As I’ve mentioned here before, I live in a house that’s on the same property as the bungalow I built for myself in 2012. I left it in 2015 to return to Canada and make some money, having rented it to Ofelia, a local yoga instructor.
Ofelia looked after the house beautifully, and I resisted raising her rent after I came for a visit and saw what she’d done, with a stairway up to the flat roof put in, and plants all over. She was one of those people for whom plants somehow signal, “Buy me and put me in a pot near a window, and I’ll adore you!” I didn’t want to lose such a thoughtful tenant. Nor one who’d brightened the place as she had.
Sadly, in 2018, she had her second bout with breast cancer, and this took her life some months before I came back here in November of that year. The place was rented to a man who is an architect, a job-title indicating construction project management as much as design in Mexico.
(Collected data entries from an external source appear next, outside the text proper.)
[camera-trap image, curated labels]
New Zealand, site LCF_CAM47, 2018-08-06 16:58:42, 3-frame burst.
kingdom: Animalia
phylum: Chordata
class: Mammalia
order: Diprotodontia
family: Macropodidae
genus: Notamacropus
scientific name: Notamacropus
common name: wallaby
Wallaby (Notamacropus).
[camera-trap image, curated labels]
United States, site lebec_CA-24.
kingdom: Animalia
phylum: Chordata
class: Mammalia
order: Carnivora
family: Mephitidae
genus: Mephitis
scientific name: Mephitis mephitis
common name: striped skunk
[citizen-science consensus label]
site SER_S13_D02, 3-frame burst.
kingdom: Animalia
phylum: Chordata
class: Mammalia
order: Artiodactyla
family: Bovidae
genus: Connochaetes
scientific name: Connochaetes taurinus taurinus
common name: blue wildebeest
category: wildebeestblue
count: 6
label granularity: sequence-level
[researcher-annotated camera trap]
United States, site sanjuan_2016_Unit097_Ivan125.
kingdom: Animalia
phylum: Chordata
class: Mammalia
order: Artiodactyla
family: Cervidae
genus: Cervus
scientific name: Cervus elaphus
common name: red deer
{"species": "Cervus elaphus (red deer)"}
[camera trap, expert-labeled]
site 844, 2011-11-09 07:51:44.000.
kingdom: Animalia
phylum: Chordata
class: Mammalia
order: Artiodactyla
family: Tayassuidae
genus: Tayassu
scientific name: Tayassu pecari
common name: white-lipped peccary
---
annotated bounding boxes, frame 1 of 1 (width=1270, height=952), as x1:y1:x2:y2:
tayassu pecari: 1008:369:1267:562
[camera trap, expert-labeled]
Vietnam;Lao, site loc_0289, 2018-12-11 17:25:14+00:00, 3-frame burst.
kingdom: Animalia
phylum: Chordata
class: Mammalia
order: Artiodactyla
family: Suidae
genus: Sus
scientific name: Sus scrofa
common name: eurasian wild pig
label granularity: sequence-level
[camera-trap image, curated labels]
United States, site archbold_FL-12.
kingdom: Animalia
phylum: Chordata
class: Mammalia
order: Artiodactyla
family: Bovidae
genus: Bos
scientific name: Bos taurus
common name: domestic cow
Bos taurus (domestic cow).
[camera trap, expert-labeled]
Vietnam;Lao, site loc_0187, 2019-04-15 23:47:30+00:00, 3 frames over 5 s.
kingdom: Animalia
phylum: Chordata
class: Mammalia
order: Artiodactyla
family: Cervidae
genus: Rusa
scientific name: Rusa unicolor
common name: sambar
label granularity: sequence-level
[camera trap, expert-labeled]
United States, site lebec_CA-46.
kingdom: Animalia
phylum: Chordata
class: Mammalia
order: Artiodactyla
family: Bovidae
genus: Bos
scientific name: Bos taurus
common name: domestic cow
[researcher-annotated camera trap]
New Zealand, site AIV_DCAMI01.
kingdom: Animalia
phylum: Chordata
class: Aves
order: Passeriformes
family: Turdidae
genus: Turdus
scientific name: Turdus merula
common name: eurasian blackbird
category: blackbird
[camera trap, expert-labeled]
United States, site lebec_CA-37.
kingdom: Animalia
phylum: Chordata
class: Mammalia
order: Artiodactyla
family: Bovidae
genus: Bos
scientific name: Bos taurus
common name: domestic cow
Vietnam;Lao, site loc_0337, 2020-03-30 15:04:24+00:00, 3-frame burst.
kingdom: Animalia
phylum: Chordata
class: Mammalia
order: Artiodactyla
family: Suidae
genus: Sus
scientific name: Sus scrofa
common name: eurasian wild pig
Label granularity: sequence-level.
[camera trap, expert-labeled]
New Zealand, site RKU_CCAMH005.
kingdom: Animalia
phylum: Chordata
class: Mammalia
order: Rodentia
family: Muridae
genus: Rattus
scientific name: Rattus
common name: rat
He stayed for a little over two years, before moving away to take on a major professional project, and I had to think about what to do with the house.

When I lived there, my friend Lucero (who owns the property) had her mother living in my current home, and visited often. I took care of their five dogs, and kept an eye on her mother, while her mom occasionally translated for me with tradespeople or on local issues. The dogs spent much of the day in the corral on the far side of the property to my own residence, but since I could just walk across to it, there were no practical issues of access to overcome.
Since Ofelia’s time, however, there’s been a fence between the two houses. And Lucero’s mom isn’t independent enough any more to live here. So, staying in my old place with its small amount of open ground, when the surviving dogs are again my responsibility, wouldn’t be convenient.
Anyway, nearly three weeks ago, I finally got into cleaning and painting the old place, after having a couple of structural problems fixed by a professional. It’s not the classic ‘renovation hell,’ but I’m a terribly sloppy painter. Also, I found it became slow going when I kept getting stoned on paint thinner. As a friend of mine quipped, “Yep, cheap drugs give you the worst highs.”
More to the point perhaps, the architect who’d lived there was as as much into housekeeping as I am into house painting, and there are layers of grime to remove. I began washing the windows this afternoon, and after two hours I was only half done. I still have to tackle accumulated grease in the kitchen. I was planning to rent the place in February, but that isn’t likely right now.
Still, the process of removing flaking or chipped paint, along with generations of spider webs, is having its effect. And it isn’t what I was expecting. This is, after all, my own old house, designed and redesigned over and over, during afternoons when I was supposed to be working at my old day-job. We have a bond, the house and I, and it’s probably starting to forgive me for abandoning it for five years.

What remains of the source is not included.